> Problem to work on
Write out all of the data without omission, exactly as shown.

[Source texts of formatted documents]
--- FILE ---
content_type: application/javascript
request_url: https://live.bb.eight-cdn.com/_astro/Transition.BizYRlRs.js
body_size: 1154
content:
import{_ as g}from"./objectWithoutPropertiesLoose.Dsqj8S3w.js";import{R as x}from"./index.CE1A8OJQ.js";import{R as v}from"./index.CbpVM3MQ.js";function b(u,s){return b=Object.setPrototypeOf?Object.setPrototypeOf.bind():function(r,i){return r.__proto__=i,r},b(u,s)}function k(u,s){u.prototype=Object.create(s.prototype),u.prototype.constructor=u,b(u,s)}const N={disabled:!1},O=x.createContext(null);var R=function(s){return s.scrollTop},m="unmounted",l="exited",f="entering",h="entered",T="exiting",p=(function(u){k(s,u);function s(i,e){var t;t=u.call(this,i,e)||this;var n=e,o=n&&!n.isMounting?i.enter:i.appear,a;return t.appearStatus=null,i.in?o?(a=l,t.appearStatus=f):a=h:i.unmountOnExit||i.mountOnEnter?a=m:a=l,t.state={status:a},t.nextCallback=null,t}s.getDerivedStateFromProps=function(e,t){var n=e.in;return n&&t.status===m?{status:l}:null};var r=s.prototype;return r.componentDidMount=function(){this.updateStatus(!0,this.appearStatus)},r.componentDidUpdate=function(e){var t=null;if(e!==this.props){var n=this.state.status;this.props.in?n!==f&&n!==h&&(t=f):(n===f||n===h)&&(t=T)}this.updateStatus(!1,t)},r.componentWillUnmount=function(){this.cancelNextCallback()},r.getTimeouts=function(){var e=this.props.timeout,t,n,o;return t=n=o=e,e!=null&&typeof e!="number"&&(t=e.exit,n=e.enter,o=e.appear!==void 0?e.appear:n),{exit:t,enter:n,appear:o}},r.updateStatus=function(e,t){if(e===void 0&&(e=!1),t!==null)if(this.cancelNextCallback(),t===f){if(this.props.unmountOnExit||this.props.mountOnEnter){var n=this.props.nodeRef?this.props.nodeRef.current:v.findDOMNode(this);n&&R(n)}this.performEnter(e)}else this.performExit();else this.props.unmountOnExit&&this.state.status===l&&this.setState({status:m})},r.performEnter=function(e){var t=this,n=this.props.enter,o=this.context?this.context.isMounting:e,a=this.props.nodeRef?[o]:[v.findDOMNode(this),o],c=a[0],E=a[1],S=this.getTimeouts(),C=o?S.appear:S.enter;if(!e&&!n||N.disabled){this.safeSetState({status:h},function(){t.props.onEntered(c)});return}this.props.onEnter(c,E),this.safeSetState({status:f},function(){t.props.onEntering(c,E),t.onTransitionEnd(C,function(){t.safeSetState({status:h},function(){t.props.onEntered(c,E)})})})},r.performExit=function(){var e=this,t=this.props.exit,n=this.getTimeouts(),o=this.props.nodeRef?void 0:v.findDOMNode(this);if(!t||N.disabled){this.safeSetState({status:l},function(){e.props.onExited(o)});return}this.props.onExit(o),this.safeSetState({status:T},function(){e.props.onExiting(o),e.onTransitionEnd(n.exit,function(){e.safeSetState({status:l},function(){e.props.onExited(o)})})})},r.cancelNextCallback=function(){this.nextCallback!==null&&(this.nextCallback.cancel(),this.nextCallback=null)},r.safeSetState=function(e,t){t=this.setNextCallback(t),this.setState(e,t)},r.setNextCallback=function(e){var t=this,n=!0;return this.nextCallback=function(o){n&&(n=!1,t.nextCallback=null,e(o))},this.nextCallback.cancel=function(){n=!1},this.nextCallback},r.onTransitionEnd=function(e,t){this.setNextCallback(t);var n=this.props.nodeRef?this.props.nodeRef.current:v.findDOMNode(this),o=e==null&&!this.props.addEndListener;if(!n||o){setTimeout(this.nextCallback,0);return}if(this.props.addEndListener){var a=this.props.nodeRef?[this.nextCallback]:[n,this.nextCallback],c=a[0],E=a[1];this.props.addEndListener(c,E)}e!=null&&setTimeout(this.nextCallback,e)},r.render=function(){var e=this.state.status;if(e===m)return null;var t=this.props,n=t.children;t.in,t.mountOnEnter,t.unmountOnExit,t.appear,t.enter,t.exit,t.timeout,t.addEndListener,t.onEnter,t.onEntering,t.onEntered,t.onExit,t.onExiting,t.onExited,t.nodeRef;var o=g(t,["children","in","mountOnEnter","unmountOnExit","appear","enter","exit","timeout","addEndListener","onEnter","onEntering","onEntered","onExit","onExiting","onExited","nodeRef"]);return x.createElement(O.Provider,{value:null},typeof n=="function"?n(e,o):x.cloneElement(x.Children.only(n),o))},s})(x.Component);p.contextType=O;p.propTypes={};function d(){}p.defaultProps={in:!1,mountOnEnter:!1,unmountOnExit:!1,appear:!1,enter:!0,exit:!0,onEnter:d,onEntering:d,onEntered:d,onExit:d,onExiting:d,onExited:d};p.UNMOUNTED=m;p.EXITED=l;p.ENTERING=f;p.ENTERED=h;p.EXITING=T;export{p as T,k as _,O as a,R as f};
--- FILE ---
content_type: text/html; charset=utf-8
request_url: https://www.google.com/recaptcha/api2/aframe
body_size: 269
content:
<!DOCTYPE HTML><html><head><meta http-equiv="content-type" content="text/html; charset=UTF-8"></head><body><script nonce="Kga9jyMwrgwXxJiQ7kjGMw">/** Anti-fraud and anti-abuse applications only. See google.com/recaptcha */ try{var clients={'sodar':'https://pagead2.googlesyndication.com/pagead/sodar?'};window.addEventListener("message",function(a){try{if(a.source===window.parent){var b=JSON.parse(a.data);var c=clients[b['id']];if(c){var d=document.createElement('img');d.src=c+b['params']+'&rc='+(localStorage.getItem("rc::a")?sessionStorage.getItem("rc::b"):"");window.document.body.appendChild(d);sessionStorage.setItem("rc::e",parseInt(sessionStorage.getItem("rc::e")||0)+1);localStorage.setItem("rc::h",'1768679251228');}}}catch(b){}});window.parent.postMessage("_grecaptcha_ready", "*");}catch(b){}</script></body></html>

> Solution
--- FILE ---
content_type: application/javascript
request_url: https://live.bb.eight-cdn.com/_astro/Transition.BizYRlRs.js
body_size: 1154
content:
import{_ as g}from"./objectWithoutPropertiesLoose.Dsqj8S3w.js";import{R as x}from"./index.CE1A8OJQ.js";import{R as v}from"./index.CbpVM3MQ.js";function b(u,s){return b=Object.setPrototypeOf?Object.setPrototypeOf.bind():function(r,i){return r.__proto__=i,r},b(u,s)}function k(u,s){u.prototype=Object.create(s.prototype),u.prototype.constructor=u,b(u,s)}const N={disabled:!1},O=x.createContext(null);var R=function(s){return s.scrollTop},m="unmounted",l="exited",f="entering",h="entered",T="exiting",p=(function(u){k(s,u);function s(i,e){var t;t=u.call(this,i,e)||this;var n=e,o=n&&!n.isMounting?i.enter:i.appear,a;return t.appearStatus=null,i.in?o?(a=l,t.appearStatus=f):a=h:i.unmountOnExit||i.mountOnEnter?a=m:a=l,t.state={status:a},t.nextCallback=null,t}s.getDerivedStateFromProps=function(e,t){var n=e.in;return n&&t.status===m?{status:l}:null};var r=s.prototype;return r.componentDidMount=function(){this.updateStatus(!0,this.appearStatus)},r.componentDidUpdate=function(e){var t=null;if(e!==this.props){var n=this.state.status;this.props.in?n!==f&&n!==h&&(t=f):(n===f||n===h)&&(t=T)}this.updateStatus(!1,t)},r.componentWillUnmount=function(){this.cancelNextCallback()},r.getTimeouts=function(){var e=this.props.timeout,t,n,o;return t=n=o=e,e!=null&&typeof e!="number"&&(t=e.exit,n=e.enter,o=e.appear!==void 0?e.appear:n),{exit:t,enter:n,appear:o}},r.updateStatus=function(e,t){if(e===void 0&&(e=!1),t!==null)if(this.cancelNextCallback(),t===f){if(this.props.unmountOnExit||this.props.mountOnEnter){var n=this.props.nodeRef?this.props.nodeRef.current:v.findDOMNode(this);n&&R(n)}this.performEnter(e)}else this.performExit();else this.props.unmountOnExit&&this.state.status===l&&this.setState({status:m})},r.performEnter=function(e){var t=this,n=this.props.enter,o=this.context?this.context.isMounting:e,a=this.props.nodeRef?[o]:[v.findDOMNode(this),o],c=a[0],E=a[1],S=this.getTimeouts(),C=o?S.appear:S.enter;if(!e&&!n||N.disabled){this.safeSetState({status:h},function(){t.props.onEntered(c)});return}this.props.onEnter(c,E),this.safeSetState({status:f},function(){t.props.onEntering(c,E),t.onTransitionEnd(C,function(){t.safeSetState({status:h},function(){t.props.onEntered(c,E)})})})},r.performExit=function(){var e=this,t=this.props.exit,n=this.getTimeouts(),o=this.props.nodeRef?void 0:v.findDOMNode(this);if(!t||N.disabled){this.safeSetState({status:l},function(){e.props.onExited(o)});return}this.props.onExit(o),this.safeSetState({status:T},function(){e.props.onExiting(o),e.onTransitionEnd(n.exit,function(){e.safeSetState({status:l},function(){e.props.onExited(o)})})})},r.cancelNextCallback=function(){this.nextCallback!==null&&(this.nextCallback.cancel(),this.nextCallback=null)},r.safeSetState=function(e,t){t=this.setNextCallback(t),this.setState(e,t)},r.setNextCallback=function(e){var t=this,n=!0;return this.nextCallback=function(o){n&&(n=!1,t.nextCallback=null,e(o))},this.nextCallback.cancel=function(){n=!1},this.nextCallback},r.onTransitionEnd=function(e,t){this.setNextCallback(t);var n=this.props.nodeRef?this.props.nodeRef.current:v.findDOMNode(this),o=e==null&&!this.props.addEndListener;if(!n||o){setTimeout(this.nextCallback,0);return}if(this.props.addEndListener){var a=this.props.nodeRef?[this.nextCallback]:[n,this.nextCallback],c=a[0],E=a[1];this.props.addEndListener(c,E)}e!=null&&setTimeout(this.nextCallback,e)},r.render=function(){var e=this.state.status;if(e===m)return null;var t=this.props,n=t.children;t.in,t.mountOnEnter,t.unmountOnExit,t.appear,t.enter,t.exit,t.timeout,t.addEndListener,t.onEnter,t.onEntering,t.onEntered,t.onExit,t.onExiting,t.onExited,t.nodeRef;var o=g(t,["children","in","mountOnEnter","unmountOnExit","appear","enter","exit","timeout","addEndListener","onEnter","onEntering","onEntered","onExit","onExiting","onExited","nodeRef"]);return x.createElement(O.Provider,{value:null},typeof n=="function"?n(e,o):x.cloneElement(x.Children.only(n),o))},s})(x.Component);p.contextType=O;p.propTypes={};function d(){}p.defaultProps={in:!1,mountOnEnter:!1,unmountOnExit:!1,appear:!1,enter:!0,exit:!0,onEnter:d,onEntering:d,onEntered:d,onExit:d,onExiting:d,onExited:d};p.UNMOUNTED=m;p.EXITED=l;p.ENTERING=f;p.ENTERED=h;p.EXITING=T;export{p as T,k as _,O as a,R as f};
--- FILE ---
content_type: text/html; charset=utf-8
request_url: https://www.google.com/recaptcha/api2/aframe
body_size: 269
content:
<!DOCTYPE HTML><html><head><meta http-equiv="content-type" content="text/html; charset=UTF-8"></head><body><script nonce="Kga9jyMwrgwXxJiQ7kjGMw">/** Anti-fraud and anti-abuse applications only. See google.com/recaptcha */ try{var clients={'sodar':'https://pagead2.googlesyndication.com/pagead/sodar?'};window.addEventListener("message",function(a){try{if(a.source===window.parent){var b=JSON.parse(a.data);var c=clients[b['id']];if(c){var d=document.createElement('img');d.src=c+b['params']+'&rc='+(localStorage.getItem("rc::a")?sessionStorage.getItem("rc::b"):"");window.document.body.appendChild(d);sessionStorage.setItem("rc::e",parseInt(sessionStorage.getItem("rc::e")||0)+1);localStorage.setItem("rc::h",'1768679251228');}}}catch(b){}});window.parent.postMessage("_grecaptcha_ready", "*");}catch(b){}</script></body></html>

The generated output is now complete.